取り組む問題:
A) 小林可夢偉の記事から、「2012年の秋。2人は鈴鹿でカートではなく、F1マシンをドライブしていた。」から「を1周しただけだったからだ。」までのすべてをそのまま書き写してください。
B) 小林可夢偉の記事について、次の問いに答えよ。
(i) 鈴木亜久里とカートで対決したとき、可夢偉は何歳だったか。
(ii) レース後に亜久里は、可夢偉がどうなればもっと速くなると言ったか。
(iii) 2012年の秋に鈴鹿で亜久里が運転したマシンは何か。

掲載本文:
◇ ◇ ◇

遡ること14年前。当時12歳だった少年は、あるテレビ番組の企画で日本人として初めてF1の表彰台に上がった鈴木亜久里とカートで対決した。少年の名前は小林可夢偉。

当時のカート対決写真
当時のカート対決写真

「レースで一番楽しいのは、バトル。10年後の夢は、F1ドライバー」とテレビカメラの前でモータースポーツへの熱き思いを語った可夢偉にとって、日本GPで3位表彰台に登壇していた亜久里は、神様のような存在だった。

その亜久里との対決は、1周目から激しいバトルが展開された。スタートからリードしていた可夢偉は、亜久里に何度もオーバーテイクされそうになりながらも必死に防戦。なんとか逃げ切って勝利を収めた。レース後、亜久里は笑顔で可夢偉を讃えた。

鈴木亜久里

「もう少し考えてレースができるようになれば、もっと速くなるよ」

褒められたにもかかわらず、少年の顔に笑みはなかった。逆に瞳は涙で潤んでいた。「(亜久里さんに)遊ばれとった」と。

可夢偉にはわかっていたのである。亜久里はオーバーテイクできなかったのではなく、あえてしなかったのだ、と。

小林可夢偉

■亜久里が見守る中、日本GP決勝に臨んだ小林可夢偉。

2012年の秋。2人は鈴鹿でカートではなく、F1マシンをドライブしていた。

しかし、直接バトルすることはなかった。なぜなら、亜久里が乗ったのは今から22年前の’90年に表彰台を獲得したときにドライブしたラルースLC90・ランボルギーニ。鈴鹿サーキット50周年の記念のイベントとして、ファンの声援を受けながらサーキットを1周しただけだったからだ。

◇ ◇ ◇

データ部分:
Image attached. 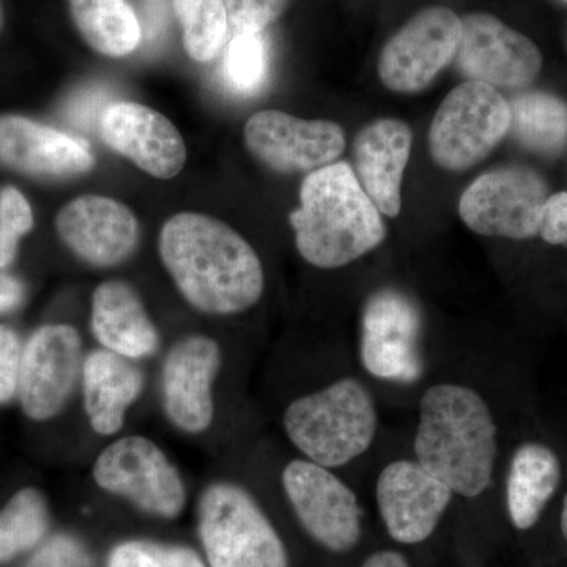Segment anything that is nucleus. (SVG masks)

◇ ◇ ◇

各問の解答:
A)
2012年の秋。2人は鈴鹿でカートではなく、F1マシンをドライブしていた。

しかし、直接バトルすることはなかった。なぜなら、亜久里が乗ったのは今から22年前の’90年に表彰台を獲得したときにドライブしたラルースLC90・ランボルギーニ。鈴鹿サーキット50周年の記念のイベントとして、ファンの声援を受けながらサーキットを1周しただけだったからだ。

B)
(i) 12歳
(ii) もう少し考えてレースができるようになれば
(iii) ラルースLC90・ランボルギーニ